EXERCISE PROMPT: List every line in the records below that contains the string "shop", copying each such line in full. Case matters when matching.
[Start of DATASET ENTRIES]
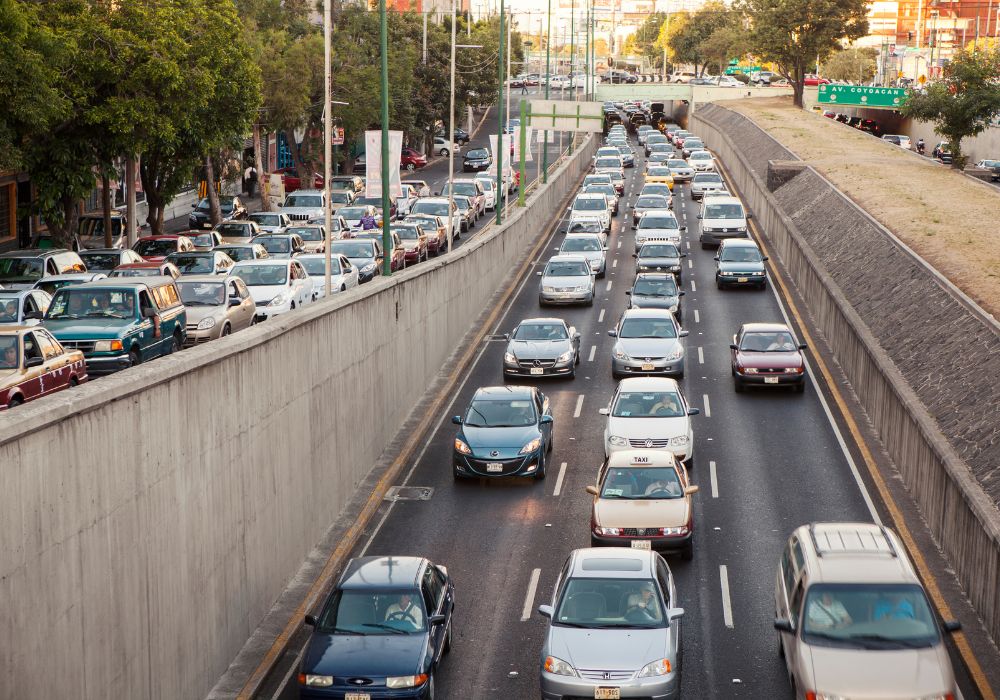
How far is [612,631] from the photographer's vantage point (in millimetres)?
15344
[End of DATASET ENTRIES]
[Start of DATASET ENTRIES]
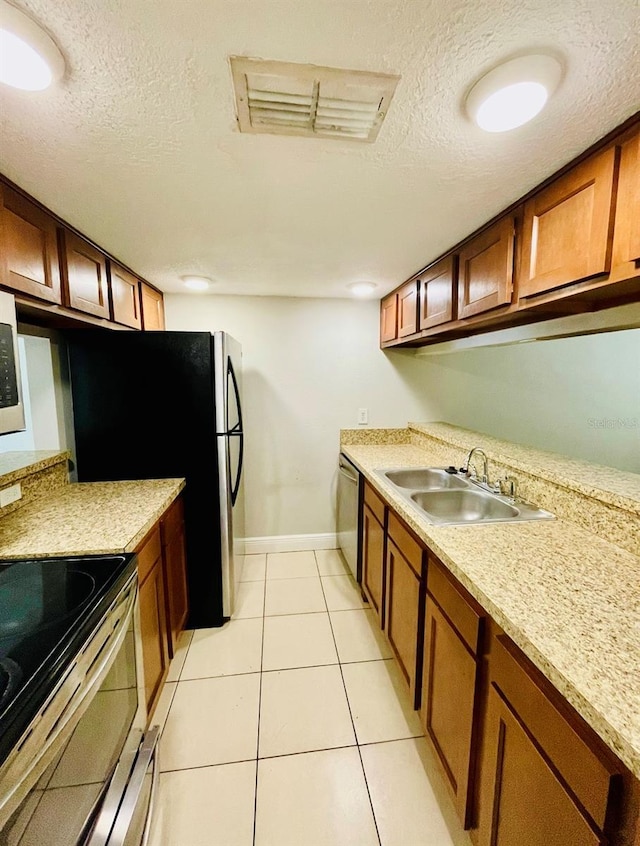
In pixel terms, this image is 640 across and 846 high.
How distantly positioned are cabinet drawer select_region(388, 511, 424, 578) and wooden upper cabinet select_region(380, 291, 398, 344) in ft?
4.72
[End of DATASET ENTRIES]
[Start of DATASET ENTRIES]
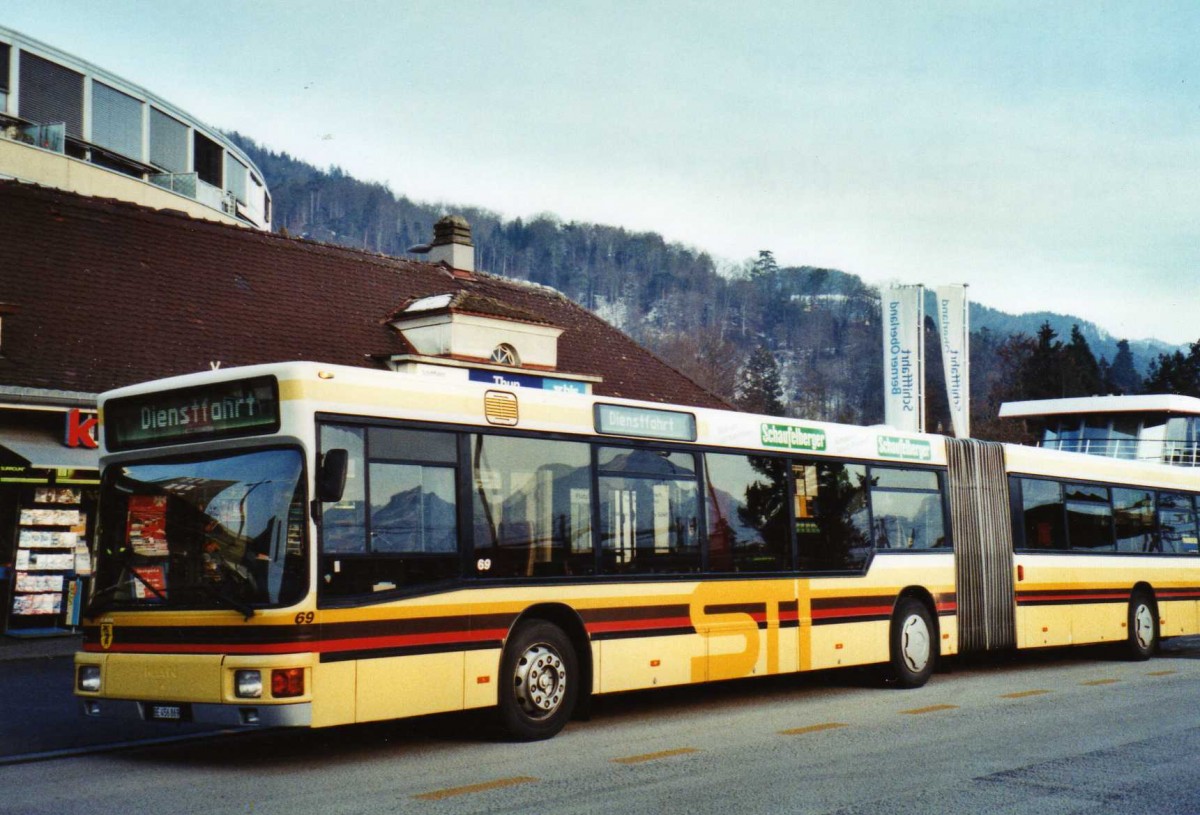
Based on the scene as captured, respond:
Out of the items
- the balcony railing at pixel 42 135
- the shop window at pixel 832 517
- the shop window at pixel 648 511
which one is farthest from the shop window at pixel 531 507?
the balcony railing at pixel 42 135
[End of DATASET ENTRIES]
EXERCISE ANSWER:
- the shop window at pixel 832 517
- the shop window at pixel 648 511
which one is farthest from the shop window at pixel 531 507?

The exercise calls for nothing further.